A Simple Solution to an Otherwise Challenging Problem - Algebra and Geometry Working Together!

I really like your teaching: clear and fun!

Great teachers "turn the lights on"; this is what Pr. Pavel does here, and elsewhere too!

I like seeing multiple proofs - there’s always something to learn from each one.
Here’s an outline of my approach: note that the median divides the original triangle into two with equal areas. Keep using that idea with other sub-triangles and you can eventually see that many occur in equal-area pairs, but especially the top two. Then use equal areas of the top two to show their bases must be equal (because same altitude and areas). That doesn’t yet prove their base lines are parallel to the bottom line, so assume they aren’t and draw a line from end of one side of that line that is parallel to the bottom of the original triangle. Use similar triangle ratios to get a contradiction, showing that base of those upper triangles must be parallel to the bottom after all. It works, but like Fermat said, showing all the steps would be too long for this comment 🤔. My takeaway was using the equal bases for one set of triangle to show equal areas, then eventually using it backwards to show equal areas implies equal bases for the top set.

This is solved almost trivially with Ceva's theorem. Label the triangle ABC clockwise from the top and the landing points of the segments X, Y, Z from the bottom, so AX is the median.
Ceva's theorem says that three cevians (segments from one vertex of a triangle to the opposite side) concur at a single point if and only if (AZ/ZB)·(BX/XC)·(CY/YA)=1. Since BX/XC=1, that fraction disappears, and simple rearrangement gives AZ/ZB=YA/CY, which is exactly the condition we need to prove that YZ is parallel to CB.
This is easy in one way, but it obviously requires knowledge of Ceva's Theorem, which might not be so well-known.

On utilise théorème de Thalès excellent travail merci professeur

Pick an arbitrary point P outside the triangle. Draw the vectors from that point through each of the interesting points of the triangle. Continue these vectors below point A (lower left). Then draw a horizontal vector from A to the right, and note where it intersects the vectors coming from the point P. You can prove that the projection from (A+B)/2 is still the midpoint of A->B' using a similar triangle argument. Then draw a vertical from the projection of the midpoint to find the projection of the top of the triangle, where it intersects the line from P. Now you have a projective transform, basically a list of numbers like gamma, and the projected triangle is easy to solve by symmetry.

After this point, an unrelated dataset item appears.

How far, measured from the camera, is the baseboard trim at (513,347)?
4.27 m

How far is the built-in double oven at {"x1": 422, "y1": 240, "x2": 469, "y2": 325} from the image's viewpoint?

You have to show that projective transforms preserve proportions, though, or draw lots more similar triangles.

α+ 👍
By the way I was a little (but pleasantly) surprised when you pronounced φ to rhyme with ‘high’. That’s the way we pronounce it in England but I’ve only ever heard Americans pronounce it as ‘fee’.
♫ ♬ Beeta bayta theeta thayta let’s call the whole thing off! ♩♫ 😁

Can we use inverse intercept theorem ?
In intercept theorem we know that angle is cut by two parallel lines
Inverse intercept theorem allows us to make conclusion that lines are parallel
Maybe not because we have to have some ratios to use inverse intercept theorem
but it was my first idea

I cannot help but feel that William of Occam might take exception to this approach. Linear Algebra can serve to solve this problem, for sure. You can also give your beard quite the shave with a samurai sword. "IMPOSING VECTORS" rather than making a simple construction and doing a geometry proof is the "ingenuity" here, I think. LOL. Though it is nice to see that MATH is internally consistent, keeping one's Euclid sharp is probably good advice. 🤪
Entia non sunt multiplicanda praeter necessitatem
"Entities must not be multiplied beyond necessity"
(the simplest explanation is usually the best)

At 8:00, shouldn't gamma be *minus* alpha / beta?